▶ **What needs to be done**
Of the records that follow, copy only the lines from the line containing "annotated bounding boxes, frame 1" to the line containing "United States, site archbold_FL-21.", both included, exactly as written.
··· Input for this task ···
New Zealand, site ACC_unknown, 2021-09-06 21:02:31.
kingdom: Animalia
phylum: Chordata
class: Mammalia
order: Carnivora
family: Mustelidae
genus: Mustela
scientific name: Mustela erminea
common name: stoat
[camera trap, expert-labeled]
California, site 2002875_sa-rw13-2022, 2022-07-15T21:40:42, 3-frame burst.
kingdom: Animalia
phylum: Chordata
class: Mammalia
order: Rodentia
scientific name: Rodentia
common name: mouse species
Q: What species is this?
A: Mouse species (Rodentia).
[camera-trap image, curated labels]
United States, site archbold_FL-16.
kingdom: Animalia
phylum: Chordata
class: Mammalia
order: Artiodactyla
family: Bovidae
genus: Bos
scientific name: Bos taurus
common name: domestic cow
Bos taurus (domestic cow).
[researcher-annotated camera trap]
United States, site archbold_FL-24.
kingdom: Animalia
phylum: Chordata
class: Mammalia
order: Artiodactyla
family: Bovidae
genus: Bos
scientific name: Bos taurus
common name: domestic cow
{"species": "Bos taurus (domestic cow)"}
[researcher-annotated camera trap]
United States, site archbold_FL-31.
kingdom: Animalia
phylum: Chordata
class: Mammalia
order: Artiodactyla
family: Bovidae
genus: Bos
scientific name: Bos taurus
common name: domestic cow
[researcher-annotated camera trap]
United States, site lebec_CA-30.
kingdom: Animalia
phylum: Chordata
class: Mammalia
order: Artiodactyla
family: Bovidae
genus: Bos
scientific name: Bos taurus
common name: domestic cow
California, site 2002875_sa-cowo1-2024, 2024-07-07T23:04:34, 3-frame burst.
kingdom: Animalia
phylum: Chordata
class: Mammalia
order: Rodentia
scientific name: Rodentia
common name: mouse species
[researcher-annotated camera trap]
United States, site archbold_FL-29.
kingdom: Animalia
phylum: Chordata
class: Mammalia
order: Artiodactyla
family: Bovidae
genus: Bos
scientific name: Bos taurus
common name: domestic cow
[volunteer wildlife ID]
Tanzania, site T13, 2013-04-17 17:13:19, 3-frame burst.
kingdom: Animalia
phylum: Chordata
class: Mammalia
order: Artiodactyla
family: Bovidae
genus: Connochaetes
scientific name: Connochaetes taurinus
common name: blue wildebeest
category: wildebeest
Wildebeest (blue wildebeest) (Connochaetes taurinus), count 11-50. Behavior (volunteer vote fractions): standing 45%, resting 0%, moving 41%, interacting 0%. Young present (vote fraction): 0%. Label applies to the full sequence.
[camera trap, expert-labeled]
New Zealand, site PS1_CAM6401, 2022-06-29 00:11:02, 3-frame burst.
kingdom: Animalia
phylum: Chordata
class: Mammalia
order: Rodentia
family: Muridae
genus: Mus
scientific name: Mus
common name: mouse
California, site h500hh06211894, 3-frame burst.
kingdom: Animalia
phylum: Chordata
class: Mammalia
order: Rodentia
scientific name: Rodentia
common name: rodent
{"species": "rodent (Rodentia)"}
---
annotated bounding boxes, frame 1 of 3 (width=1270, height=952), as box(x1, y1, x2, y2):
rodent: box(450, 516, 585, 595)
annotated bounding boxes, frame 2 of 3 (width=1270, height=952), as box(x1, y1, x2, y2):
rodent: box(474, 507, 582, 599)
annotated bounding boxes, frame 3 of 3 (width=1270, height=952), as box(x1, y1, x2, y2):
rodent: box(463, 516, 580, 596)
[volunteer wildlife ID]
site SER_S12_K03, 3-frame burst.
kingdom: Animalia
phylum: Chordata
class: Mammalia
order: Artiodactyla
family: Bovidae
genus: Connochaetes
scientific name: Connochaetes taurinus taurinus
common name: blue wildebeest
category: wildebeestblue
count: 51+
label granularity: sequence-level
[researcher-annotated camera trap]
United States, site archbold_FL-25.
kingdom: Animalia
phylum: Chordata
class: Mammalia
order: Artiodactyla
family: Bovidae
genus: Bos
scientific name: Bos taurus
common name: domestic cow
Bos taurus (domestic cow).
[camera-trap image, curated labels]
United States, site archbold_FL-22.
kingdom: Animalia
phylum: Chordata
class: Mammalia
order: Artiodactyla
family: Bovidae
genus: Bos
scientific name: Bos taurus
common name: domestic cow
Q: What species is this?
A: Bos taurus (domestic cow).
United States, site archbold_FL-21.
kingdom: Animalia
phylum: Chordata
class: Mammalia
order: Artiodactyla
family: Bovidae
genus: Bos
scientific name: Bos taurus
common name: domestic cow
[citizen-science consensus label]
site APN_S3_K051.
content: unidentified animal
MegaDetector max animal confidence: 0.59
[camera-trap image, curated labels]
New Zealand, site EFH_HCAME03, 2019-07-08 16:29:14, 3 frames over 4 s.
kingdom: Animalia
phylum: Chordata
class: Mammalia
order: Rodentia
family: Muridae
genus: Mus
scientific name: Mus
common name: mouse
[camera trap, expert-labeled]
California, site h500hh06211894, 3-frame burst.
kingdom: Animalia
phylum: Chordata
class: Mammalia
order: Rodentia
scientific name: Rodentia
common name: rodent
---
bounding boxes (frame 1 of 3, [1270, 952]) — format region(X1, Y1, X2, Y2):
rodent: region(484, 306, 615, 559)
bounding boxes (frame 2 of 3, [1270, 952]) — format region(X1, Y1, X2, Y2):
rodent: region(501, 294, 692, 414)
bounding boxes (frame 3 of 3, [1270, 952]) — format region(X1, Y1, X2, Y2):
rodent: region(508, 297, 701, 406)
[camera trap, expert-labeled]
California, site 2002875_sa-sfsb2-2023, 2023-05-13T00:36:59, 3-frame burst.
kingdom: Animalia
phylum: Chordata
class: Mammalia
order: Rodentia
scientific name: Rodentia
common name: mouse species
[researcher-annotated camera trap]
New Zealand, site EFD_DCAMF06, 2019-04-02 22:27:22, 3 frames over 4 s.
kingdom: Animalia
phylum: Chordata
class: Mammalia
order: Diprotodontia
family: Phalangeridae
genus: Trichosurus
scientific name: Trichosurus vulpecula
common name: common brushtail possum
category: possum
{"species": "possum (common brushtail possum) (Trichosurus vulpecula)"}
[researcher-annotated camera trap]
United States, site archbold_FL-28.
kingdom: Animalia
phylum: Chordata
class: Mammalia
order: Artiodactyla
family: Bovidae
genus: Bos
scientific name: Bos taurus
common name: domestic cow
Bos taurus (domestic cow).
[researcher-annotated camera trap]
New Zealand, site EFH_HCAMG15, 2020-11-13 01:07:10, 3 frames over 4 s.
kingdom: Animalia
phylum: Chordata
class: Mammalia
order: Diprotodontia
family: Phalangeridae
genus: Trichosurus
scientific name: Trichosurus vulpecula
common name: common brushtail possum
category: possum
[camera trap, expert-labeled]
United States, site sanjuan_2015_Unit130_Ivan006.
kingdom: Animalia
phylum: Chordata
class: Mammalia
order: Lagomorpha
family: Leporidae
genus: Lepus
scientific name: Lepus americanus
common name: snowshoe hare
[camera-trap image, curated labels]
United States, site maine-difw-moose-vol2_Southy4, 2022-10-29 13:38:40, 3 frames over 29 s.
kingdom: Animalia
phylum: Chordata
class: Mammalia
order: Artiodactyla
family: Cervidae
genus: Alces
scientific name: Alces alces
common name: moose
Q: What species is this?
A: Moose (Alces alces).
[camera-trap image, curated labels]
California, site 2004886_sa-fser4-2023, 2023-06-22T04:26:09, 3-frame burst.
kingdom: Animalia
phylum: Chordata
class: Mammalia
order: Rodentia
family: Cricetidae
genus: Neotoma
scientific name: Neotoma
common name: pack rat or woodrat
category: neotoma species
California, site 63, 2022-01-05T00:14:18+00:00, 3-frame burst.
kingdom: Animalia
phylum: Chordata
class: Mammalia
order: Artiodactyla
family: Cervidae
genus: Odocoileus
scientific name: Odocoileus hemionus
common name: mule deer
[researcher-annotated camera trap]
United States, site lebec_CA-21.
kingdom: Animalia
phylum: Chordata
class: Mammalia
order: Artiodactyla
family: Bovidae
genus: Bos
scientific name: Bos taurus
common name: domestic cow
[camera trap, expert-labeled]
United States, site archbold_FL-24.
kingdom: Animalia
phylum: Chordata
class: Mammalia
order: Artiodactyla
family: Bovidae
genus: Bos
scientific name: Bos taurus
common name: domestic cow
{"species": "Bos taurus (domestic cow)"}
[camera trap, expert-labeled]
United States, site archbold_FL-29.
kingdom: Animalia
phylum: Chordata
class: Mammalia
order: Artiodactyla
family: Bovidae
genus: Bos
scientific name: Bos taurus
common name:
···
▶ **Exercise response**
annotated bounding boxes, frame 1 of 3 (width=1270, height=952), as box(x1, y1, x2, y2):
rodent: box(450, 516, 585, 595)
annotated bounding boxes, frame 2 of 3 (width=1270, height=952), as box(x1, y1, x2, y2):
rodent: box(474, 507, 582, 599)
annotated bounding boxes, frame 3 of 3 (width=1270, height=952), as box(x1, y1, x2, y2):
rodent: box(463, 516, 580, 596)
[volunteer wildlife ID]
site SER_S12_K03, 3-frame burst.
kingdom: Animalia
phylum: Chordata
class: Mammalia
order: Artiodactyla
family: Bovidae
genus: Connochaetes
scientific name: Connochaetes taurinus taurinus
common name: blue wildebeest
category: wildebeestblue
count: 51+
label granularity: sequence-level
[researcher-annotated camera trap]
United States, site archbold_FL-25.
kingdom: Animalia
phylum: Chordata
class: Mammalia
order: Artiodactyla
family: Bovidae
genus: Bos
scientific name: Bos taurus
common name: domestic cow
Bos taurus (domestic cow).
[camera-trap image, curated labels]
United States, site archbold_FL-22.
kingdom: Animalia
phylum: Chordata
class: Mammalia
order: Artiodactyla
family: Bovidae
genus: Bos
scientific name: Bos taurus
common name: domestic cow
Q: What species is this?
A: Bos taurus (domestic cow).
United States, site archbold_FL-21.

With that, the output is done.